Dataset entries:
◆ ◆ ◆ ◆
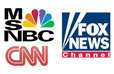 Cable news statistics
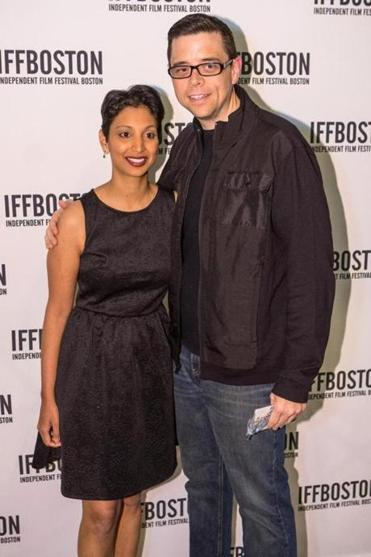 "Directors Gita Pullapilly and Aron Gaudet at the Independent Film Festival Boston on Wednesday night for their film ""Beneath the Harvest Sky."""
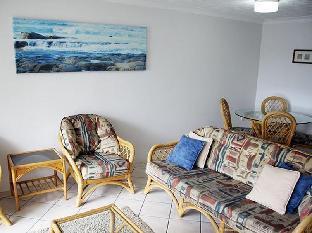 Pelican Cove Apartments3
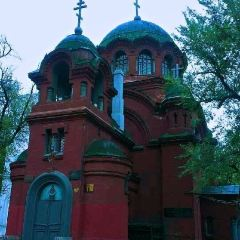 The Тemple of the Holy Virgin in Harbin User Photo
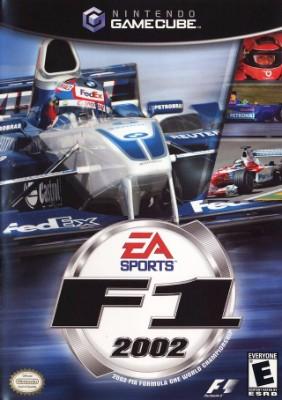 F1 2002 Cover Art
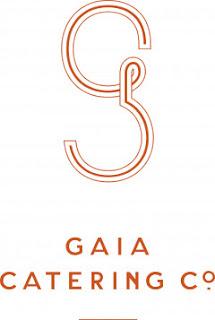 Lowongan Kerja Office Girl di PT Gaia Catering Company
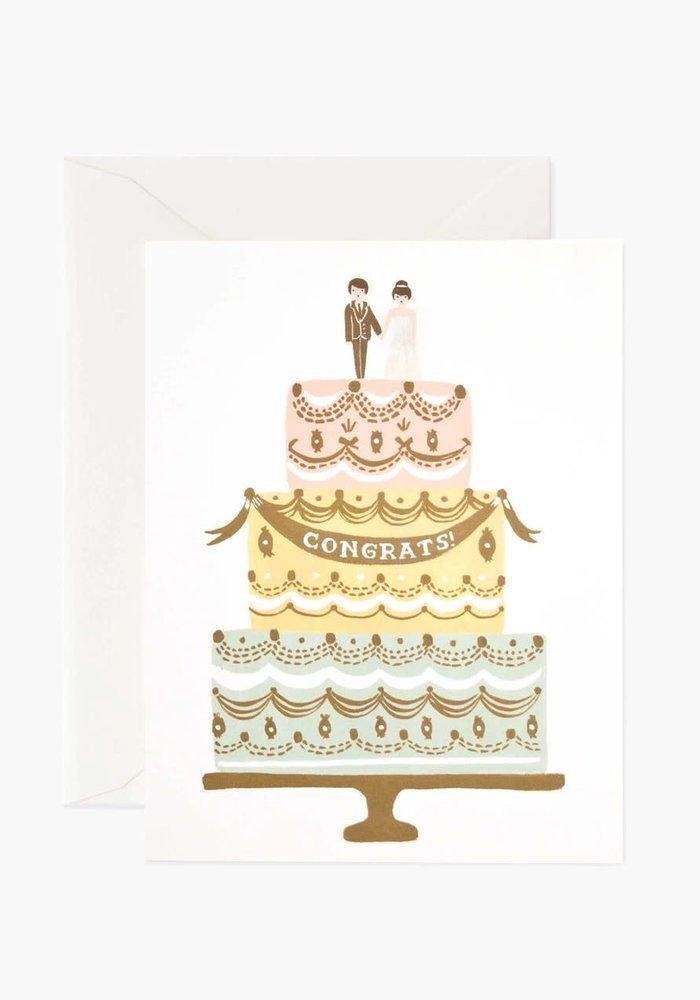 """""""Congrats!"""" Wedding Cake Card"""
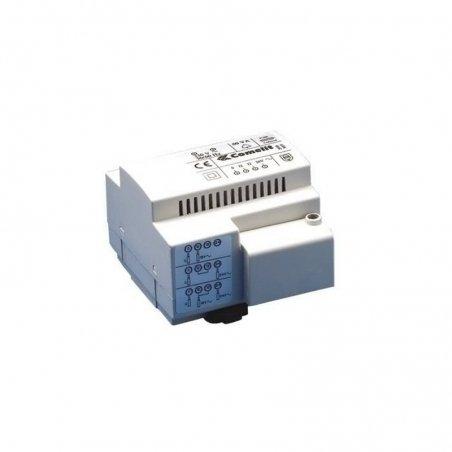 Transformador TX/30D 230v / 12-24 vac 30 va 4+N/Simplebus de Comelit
◆ ◆ ◆ ◆
Task item ▸ Reproduce the records above exactly, but only from the line containing "Gita Pullapilly and" through the last line, both included, and without any pictures.

Written answer ▸
 "Directors Gita Pullapilly and Aron Gaudet at the Independent Film Festival Boston on Wednesday night for their film ""Beneath the Harvest Sky."""
 Pelican Cove Apartments3
 The Тemple of the Holy Virgin in Harbin User Photo
 F1 2002 Cover Art
 Lowongan Kerja Office Girl di PT Gaia Catering Company
 """""""Congrats!"""" Wedding Cake Card"""
 Transformador TX/30D 230v / 12-24 vac 30 va 4+N/Simplebus de Comelit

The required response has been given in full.